Conspicuity for signage is determined by the contrast between the sign and its background. A sign must be conspicuous first, because, without it, the sign’s legibility and readability are moot points. While the appropriate size for signs is addressed on this website under the heading “How big should a sign’s letters be?”, conspicuity includes factors that only indirectly relate to size.
Anything that impedes the ability to detect a sign impacts its conspicuity: Trees, telephone poles, parked trucks and other signs are physical objects, and other factors include lack of illumination at night, driving west at sunset or east at sunup.
The two types of conspicuity are search and attention. Search conspicuity occurs when the motorist is actively looking for a gas station, food, lodging, etc. Attention conspicuity involves unexpectedly important signage, such as construction of “lanes closed ahead” signs. Generally, signs are three times more likely to be seen in search mode than attention mode.
“Cone of vision” is another major factor for conspicuity. The Southern California College of Optometry determined, for a motorist, their peripheral vision while still looking straight ahead while driving, is a maximum of 10 degrees left and right. Consequently, a sign’s distance from the road, called the “setback,” is absolutely critical in terms of conspicuity.
For example, at the same 10-degree viewing angle, a sign that’s 42 ft. from the road “disappears” from view when the driver is closer than 240 ft. If the sign is only 5 ft. from the road, at the same viewing angle, it remains in the driver’s sight until within 30 ft.
The Larson Institute of Penn State University, from 10 studies it has conducted between 1996 and 2010, has calculated a formula for determining when signs come into view in relation to setback: L = D x 0.176, where L equals 10 degrees of “lateral offset” and D is the distance in feet of the sign at initial detection. Thus, if initial detection distance from the sign is 300 feet, 10 degrees of lateral offset would be 52 ft. Note that this offset is from the driver’s eye position, and not from some variable point. This is included in a 2015 publication called the United States Sign Council Best Practice Standards for On-Premise Signs. Go to http://www.ussc.org/pdf/USSCSignStandardsJune102015FINALEDITION.pdf
Similarly, Penn State has calculated how tall a sign should be, based on the distance from which it would be viewed. Using five degrees of vertical elevation, plus 3.5 ft. representing elevation of the average driver’s eye position above the road, a calculation of vertical sign-height limits, capable of providing comfortable detection over both long and short ranges, can be derived from the following equation:
H = D x .088 + 3.5, where H equals the sign-height minimum and D equals the distance in feet from the sign at initial detection. This is also included in the 2015 USSC publication.

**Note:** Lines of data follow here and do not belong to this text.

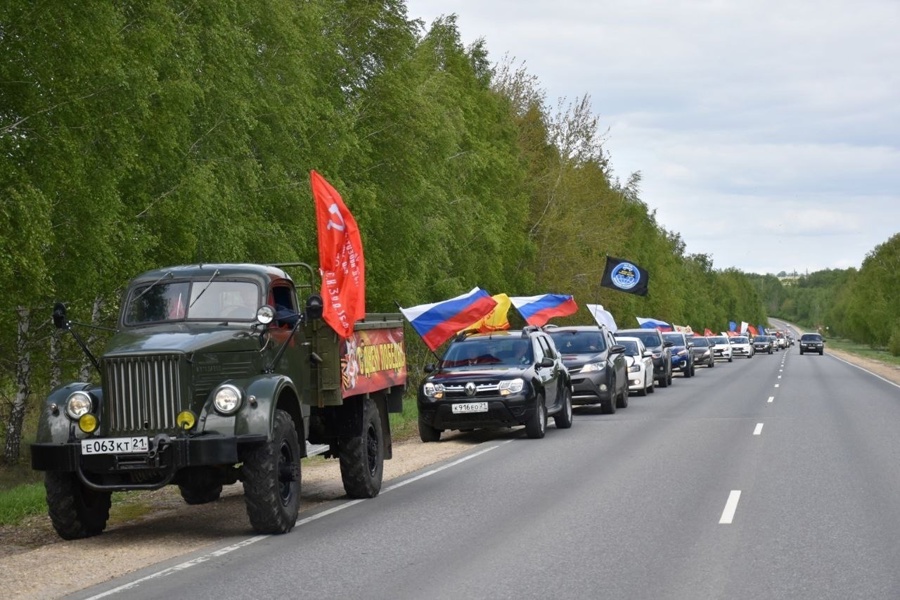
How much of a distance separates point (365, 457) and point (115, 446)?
3.34 m

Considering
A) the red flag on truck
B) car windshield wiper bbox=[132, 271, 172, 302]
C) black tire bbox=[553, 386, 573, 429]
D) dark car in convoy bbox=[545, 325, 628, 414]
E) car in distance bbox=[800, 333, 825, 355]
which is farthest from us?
car in distance bbox=[800, 333, 825, 355]

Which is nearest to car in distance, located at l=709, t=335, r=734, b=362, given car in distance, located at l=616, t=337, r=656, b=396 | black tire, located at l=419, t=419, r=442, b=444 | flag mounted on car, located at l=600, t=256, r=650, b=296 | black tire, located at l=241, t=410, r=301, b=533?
flag mounted on car, located at l=600, t=256, r=650, b=296

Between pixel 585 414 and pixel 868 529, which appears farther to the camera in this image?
pixel 585 414

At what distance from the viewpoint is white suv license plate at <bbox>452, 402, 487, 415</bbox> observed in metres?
20.0

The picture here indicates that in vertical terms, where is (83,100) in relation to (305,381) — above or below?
above

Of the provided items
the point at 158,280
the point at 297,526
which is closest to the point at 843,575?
the point at 297,526

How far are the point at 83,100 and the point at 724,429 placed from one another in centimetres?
1181

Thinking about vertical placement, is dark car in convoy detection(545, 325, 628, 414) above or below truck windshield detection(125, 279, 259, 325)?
below

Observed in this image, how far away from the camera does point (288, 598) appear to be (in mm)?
8031

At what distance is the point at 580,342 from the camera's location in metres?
29.0

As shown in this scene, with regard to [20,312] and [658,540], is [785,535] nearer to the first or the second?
[658,540]

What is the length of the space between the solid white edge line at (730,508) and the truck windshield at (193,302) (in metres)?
4.65

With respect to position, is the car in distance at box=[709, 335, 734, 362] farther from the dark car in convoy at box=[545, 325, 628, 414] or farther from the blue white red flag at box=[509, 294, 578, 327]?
the dark car in convoy at box=[545, 325, 628, 414]

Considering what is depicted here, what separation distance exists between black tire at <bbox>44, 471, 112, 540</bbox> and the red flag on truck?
8.89 feet
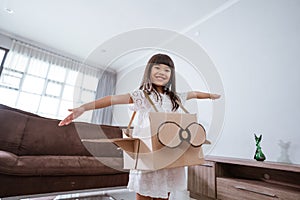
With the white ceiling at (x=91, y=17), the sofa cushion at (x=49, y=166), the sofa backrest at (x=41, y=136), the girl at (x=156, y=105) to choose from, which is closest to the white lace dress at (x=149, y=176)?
the girl at (x=156, y=105)

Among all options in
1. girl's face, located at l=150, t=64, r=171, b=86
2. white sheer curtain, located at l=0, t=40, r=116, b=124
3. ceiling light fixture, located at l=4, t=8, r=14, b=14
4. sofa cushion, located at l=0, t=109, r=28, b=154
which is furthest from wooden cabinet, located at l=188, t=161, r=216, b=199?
ceiling light fixture, located at l=4, t=8, r=14, b=14

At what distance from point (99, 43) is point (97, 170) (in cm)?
220

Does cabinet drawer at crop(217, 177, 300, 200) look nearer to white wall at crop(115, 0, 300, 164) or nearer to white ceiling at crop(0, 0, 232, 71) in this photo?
white wall at crop(115, 0, 300, 164)

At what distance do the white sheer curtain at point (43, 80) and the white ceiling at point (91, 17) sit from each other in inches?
13.1

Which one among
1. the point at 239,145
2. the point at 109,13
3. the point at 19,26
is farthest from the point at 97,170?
the point at 19,26

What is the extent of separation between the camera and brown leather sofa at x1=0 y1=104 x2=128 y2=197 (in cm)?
112

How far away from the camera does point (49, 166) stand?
1.20m

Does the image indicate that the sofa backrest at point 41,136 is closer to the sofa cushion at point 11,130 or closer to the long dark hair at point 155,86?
the sofa cushion at point 11,130

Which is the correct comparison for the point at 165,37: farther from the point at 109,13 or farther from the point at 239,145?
the point at 239,145

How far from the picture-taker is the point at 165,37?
2.43 m

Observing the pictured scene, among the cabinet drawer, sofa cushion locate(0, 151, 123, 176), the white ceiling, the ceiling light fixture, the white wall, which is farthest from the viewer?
the ceiling light fixture

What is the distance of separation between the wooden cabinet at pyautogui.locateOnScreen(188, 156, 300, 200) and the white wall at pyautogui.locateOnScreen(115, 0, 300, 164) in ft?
0.43

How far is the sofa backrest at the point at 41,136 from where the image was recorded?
1479 mm

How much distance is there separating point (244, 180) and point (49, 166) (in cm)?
142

Thus, if initial detection distance from the sign is 400 ft., the sign height must be at least 38.5 ft.
Signs that are perpendicular (facing) to the motorist, such as freestanding and projecting signs, are significantly more conspicuous than signs that are parallel to the road, such as fascia signs or letters attached to a building.
Penn State studied this phenomenon and found that 50-60% of the parallel signs weren’t even seen by motorists, even if they were three times bigger than corresponding perpendicular signs. Overall, perpendicular signs are generally four times more conspicuous than parallel signs.
Penn State has also calculated to what extent signs are blocked from view at specific distances, based on both the number of lanes of traffic, the amount of traffic and the sign’s setback. Numerous tables are included for the variables in the 2015 publication: which of the four lanes the motorist is in, the speed of travel, etc.
In a worst-case scenario, when a driver is in the curb lane of a four-lane highway, and the traffic flow is 1200 cars per hour, and the sign is 10 ft. off the road, a sign might be blocked from 77% of the drivers.